Our language is awash with geographical metaphors used to convey often complex emotions and interactions. I’m increasingly pondering the “geographical’ in that sentence, having spent years of talking and writing about internal landscapes. I’ve always been focused on the emotional content, but now I’m taking the actual physical terrain more seriously.

I’m wondering about our earliest experiences of place, and the ways in which we attach to/detach from this place. There’s no easy correlation, as in people born by the sea always want to get to the coast, or those whose first years were spent in high rise flats love climbing mountains. But I believe that there are influences; that the impact of place is never erased, however subtle or hidden. Perhaps rather than attach to a location that can be described in terms of contours and features, we resonate with the mood of a place? So how  do we ascribe a mood to a place ?

Colour and light immediately come to mind. Beyond any simplistic associations – cheerful yellows, angry reds, gloomy greys and so forth – colour plays upon, expresses and creates emotion. In a recent tribute to Howard Hodgkin, Colm Toibin writes,

 ‘There was no colour in his work, he emphasised, for its own sake; he was not involved in making decoration. Nor did he allow colour to stand for some generalised set of emotions or experiences. He always thought of himself as a representational painter. The paintings arose from precise occasions, precise emotions, from a memory, something very specific and personal.’ (The Guardian 11.03.17 )

══════

TASK OBJECTIVE. In the piece on place and mood, how did Howard Hodgkin always think of himself?

EXERCISE DATA.
══════

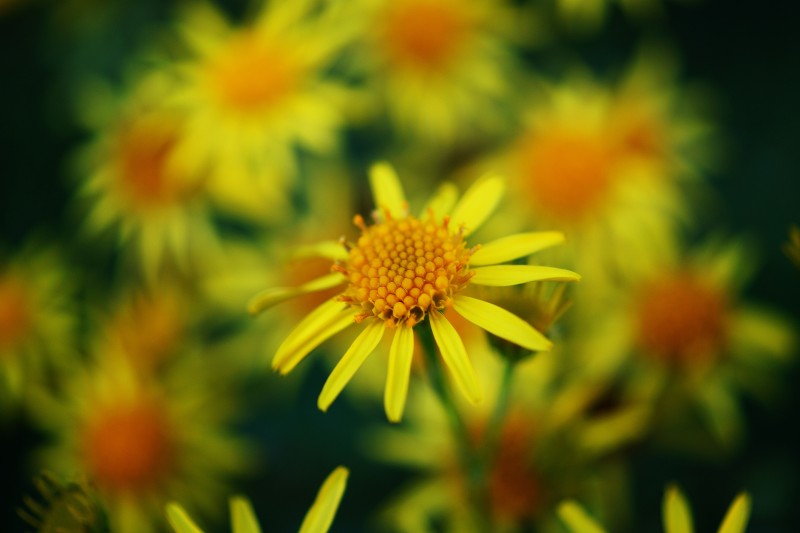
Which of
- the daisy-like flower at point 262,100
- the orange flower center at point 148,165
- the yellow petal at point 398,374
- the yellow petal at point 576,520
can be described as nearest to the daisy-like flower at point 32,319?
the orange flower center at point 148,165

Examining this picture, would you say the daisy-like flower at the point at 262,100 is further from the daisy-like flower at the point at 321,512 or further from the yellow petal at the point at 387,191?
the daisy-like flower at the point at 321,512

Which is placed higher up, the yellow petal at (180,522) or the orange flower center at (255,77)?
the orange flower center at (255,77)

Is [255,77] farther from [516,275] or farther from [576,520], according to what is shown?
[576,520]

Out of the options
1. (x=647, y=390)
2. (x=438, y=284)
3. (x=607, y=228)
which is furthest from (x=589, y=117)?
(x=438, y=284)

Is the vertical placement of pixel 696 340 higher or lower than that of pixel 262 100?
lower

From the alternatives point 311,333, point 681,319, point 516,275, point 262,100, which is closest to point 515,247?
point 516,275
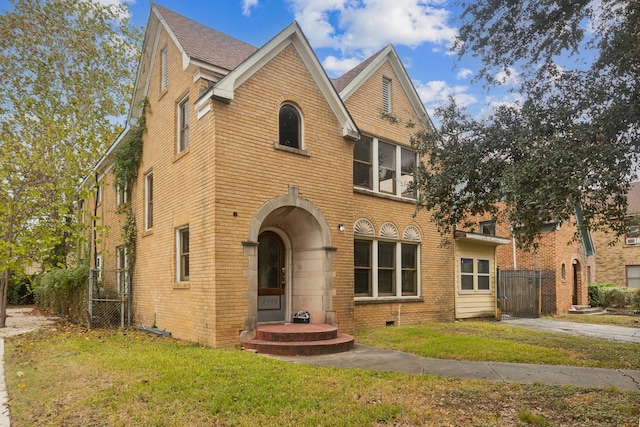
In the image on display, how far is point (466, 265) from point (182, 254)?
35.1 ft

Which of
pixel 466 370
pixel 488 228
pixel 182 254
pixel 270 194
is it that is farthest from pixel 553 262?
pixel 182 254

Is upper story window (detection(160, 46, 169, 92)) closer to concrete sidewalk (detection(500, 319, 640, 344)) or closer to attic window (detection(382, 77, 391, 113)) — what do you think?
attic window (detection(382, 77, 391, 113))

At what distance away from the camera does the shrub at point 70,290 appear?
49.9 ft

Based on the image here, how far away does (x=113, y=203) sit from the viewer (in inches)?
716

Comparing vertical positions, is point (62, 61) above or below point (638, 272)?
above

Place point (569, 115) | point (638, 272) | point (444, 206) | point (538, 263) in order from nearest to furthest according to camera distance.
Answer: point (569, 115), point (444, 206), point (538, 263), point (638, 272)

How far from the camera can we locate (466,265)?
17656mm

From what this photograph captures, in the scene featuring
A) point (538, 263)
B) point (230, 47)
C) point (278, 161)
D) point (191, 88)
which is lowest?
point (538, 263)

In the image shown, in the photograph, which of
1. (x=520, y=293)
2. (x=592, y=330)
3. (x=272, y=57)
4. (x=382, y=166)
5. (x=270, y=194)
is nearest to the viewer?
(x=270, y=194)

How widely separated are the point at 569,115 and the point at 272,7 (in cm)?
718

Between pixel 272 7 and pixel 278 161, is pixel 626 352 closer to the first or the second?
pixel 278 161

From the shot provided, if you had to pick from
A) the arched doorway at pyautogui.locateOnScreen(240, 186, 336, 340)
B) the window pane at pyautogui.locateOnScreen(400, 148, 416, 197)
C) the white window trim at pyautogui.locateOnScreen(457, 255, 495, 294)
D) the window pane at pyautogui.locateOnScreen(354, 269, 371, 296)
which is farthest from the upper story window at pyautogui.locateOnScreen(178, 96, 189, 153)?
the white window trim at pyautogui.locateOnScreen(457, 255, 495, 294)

══════

SOLUTION TO THIS EXERCISE. As a representational painter.